Young Fil-Can’s work wins as best short documentary in U.S. filmfest
Young Fil-Can’s work wins as best short documentary in U.S. filmfest
By Mila Astorga-Garcia
There is every reason for Sasha Nakhai, Filipina-Canadian film producer, to be over the moon these days.
The short documentary film that she produced, Frame 394, just won Best Documentary Short at the Rhode Island International Film Festival in Providence, Rhode Island, USA last Sunday, August 14.
“The film festival is an Academy Award-qualifying festival in the Documentary Short category, meaning that now that we have won we are eligible to enter the film for the Academy Awards,” Nakhai excitedly announced to her Facebook friends shortly after she had learned about the win.
She was quick to clarify, however, that the film would still have to get shortlisted before getting nominated. “So we are not yet nominated (for an Academy Award); we have just qualified to enter for consideration,” she said.
Both the film Frame 394, and the producer, Nakhai, have been creating a buzz in the documentary film world.
Consider these:
Frame 394 won Best Canadian Short at NorthwestFest 2016 (Edmonton). It had its World Premiere at the Hot Docs Canadian International Documentary Film Festival in Toronto in May 2016. It garnered the Official Selection at the Hot Docs, NorthwestFest, Sidewalk Film Festival, Rhode Island International Film Festival, New Orleans Film Festival, Short of the Week; and it was released on CBC’s Short Docs website shortly after its May 2016 World Premiere.
To top it all, Nakhai received the Telefilm Canada Emerging Filmmaker Award from Producer Ed Barreveld as part of the Don Haig Award’s Pay It Forward Prize.
Frame 394, directed by award-winning Rich Williamson (The Sugar Bowl, 2011; Joe, 2012; and Unsinkable, 2012), “follows a young man in Toronto who entangles himself in one of America’s high profile police shootings,” its synopsis describes.
“After coming across a viral cellphone video of the incident posted online, Daniel Voshart is compelled to dig deeper, hoping to use his expertise in image stabilization to find evidence in the shaky video that will help indict the police officer,” the synopsis continues.
“But in the glimmer of a shiny object, he finds something that could potentially help the man that he had set out to incriminate.
Will he get involved and help a man vilified in the court of public opinion?” asks the thriller-like synopsis ending.
Nakhai herself has an impressive bio for a young producer.
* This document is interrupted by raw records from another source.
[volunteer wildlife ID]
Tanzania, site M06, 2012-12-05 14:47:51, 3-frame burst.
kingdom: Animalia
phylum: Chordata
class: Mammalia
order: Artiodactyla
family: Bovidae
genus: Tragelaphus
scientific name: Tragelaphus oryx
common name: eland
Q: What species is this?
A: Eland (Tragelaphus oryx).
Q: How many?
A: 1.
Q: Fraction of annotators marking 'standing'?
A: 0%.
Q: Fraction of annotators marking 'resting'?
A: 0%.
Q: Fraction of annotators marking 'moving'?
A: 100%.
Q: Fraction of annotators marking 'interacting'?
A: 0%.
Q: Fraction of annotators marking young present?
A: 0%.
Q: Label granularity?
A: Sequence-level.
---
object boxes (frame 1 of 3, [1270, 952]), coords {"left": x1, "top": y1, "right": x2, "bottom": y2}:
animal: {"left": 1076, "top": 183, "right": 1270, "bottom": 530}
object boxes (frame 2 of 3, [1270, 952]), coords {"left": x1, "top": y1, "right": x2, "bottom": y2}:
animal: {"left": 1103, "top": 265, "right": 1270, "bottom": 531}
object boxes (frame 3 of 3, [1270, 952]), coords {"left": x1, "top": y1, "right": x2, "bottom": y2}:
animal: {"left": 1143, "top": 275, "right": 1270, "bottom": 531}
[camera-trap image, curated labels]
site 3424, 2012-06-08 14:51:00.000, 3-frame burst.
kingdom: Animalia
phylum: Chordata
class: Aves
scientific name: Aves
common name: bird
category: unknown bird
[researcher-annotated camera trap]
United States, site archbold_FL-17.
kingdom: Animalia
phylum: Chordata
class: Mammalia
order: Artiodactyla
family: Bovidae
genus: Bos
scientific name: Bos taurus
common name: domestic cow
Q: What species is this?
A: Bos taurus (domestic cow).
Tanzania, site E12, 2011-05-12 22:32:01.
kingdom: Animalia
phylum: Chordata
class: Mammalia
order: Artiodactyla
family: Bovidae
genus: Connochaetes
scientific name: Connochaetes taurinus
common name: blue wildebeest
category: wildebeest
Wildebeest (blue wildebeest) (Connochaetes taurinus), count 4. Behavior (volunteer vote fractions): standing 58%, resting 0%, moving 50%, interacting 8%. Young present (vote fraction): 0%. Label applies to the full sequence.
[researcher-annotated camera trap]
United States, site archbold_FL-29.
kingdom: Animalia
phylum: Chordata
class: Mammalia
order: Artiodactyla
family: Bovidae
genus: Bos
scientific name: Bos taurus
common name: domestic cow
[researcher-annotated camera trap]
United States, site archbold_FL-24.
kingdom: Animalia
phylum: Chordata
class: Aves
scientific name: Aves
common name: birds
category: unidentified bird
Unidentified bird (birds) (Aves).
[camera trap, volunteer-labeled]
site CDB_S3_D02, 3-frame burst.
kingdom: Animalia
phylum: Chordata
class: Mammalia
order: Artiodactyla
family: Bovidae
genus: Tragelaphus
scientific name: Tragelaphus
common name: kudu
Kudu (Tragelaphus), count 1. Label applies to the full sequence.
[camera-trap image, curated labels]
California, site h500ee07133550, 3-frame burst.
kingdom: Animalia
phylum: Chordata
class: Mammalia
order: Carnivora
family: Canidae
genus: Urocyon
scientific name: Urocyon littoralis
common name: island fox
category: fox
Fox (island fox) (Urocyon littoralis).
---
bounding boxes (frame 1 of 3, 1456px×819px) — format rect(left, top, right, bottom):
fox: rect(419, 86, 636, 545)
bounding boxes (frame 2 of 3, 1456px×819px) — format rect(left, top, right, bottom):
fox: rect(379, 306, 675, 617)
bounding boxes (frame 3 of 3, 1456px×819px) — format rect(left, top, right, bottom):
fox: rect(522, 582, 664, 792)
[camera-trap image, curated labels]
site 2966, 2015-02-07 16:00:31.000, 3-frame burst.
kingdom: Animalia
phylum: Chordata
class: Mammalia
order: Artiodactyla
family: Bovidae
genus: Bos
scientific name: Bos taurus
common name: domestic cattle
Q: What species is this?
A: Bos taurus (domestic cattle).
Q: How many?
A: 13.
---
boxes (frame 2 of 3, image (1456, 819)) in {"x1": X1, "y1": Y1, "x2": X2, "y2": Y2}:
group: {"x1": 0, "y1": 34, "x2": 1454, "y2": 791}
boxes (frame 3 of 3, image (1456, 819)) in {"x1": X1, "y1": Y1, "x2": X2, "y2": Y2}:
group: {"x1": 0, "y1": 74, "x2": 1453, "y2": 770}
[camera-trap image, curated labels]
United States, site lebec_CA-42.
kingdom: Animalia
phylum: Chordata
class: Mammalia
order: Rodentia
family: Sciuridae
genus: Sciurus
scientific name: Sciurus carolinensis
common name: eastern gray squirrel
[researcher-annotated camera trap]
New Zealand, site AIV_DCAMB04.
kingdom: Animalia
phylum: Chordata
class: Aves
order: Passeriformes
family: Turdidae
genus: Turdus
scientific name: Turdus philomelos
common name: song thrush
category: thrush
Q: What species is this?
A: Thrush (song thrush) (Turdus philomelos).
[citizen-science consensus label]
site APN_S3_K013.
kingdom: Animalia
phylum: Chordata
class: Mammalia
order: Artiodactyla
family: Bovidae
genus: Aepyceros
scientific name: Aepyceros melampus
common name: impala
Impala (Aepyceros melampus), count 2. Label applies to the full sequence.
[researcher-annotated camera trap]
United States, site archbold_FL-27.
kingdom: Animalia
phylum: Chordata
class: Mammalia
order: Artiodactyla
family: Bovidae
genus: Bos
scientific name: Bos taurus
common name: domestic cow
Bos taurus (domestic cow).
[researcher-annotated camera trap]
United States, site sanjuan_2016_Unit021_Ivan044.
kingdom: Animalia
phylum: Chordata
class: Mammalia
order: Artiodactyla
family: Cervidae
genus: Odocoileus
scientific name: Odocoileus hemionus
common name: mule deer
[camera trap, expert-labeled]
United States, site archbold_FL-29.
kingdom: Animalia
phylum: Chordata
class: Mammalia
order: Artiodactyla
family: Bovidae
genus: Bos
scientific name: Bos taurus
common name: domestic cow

Based in Toronto and working out of Compy Films, her award winning films have screened in festivals worldwide, among them, Hot Docs, DC Shorts, LA Shorts, Atlanta, New Orleans, Rhode Island, and Al Jazeera Film Festivals.
“Her work has been commissioned and supported by the CBC; Bravo Al Jazeera; the Toronto, Ontario, Canada Arts Councils; and the Reel Asian International Film Festival. They have aired on TV in the United States, Canada and Europe, been released on iTunes, gone viral and been awarded Vimeo Staff Pick and Short of the Week.
“She was selected as the inaugural recipient of WIFT’s Ubisoft Producer Mentorship program, and was one of eight high-potential emerging producers selected for the DOC Institute’s Breakthrough Program.” Nakhai is a graduate of Ryerson University’s Broadcast Journalism program. She has completed stints with Summerhill Entertainment, CBC Radio, CKLN fm, and Africa Independent Television.
Nakhai was born in the Philippines, grew up in Nigeria, and came to Canada as an international student in 2003.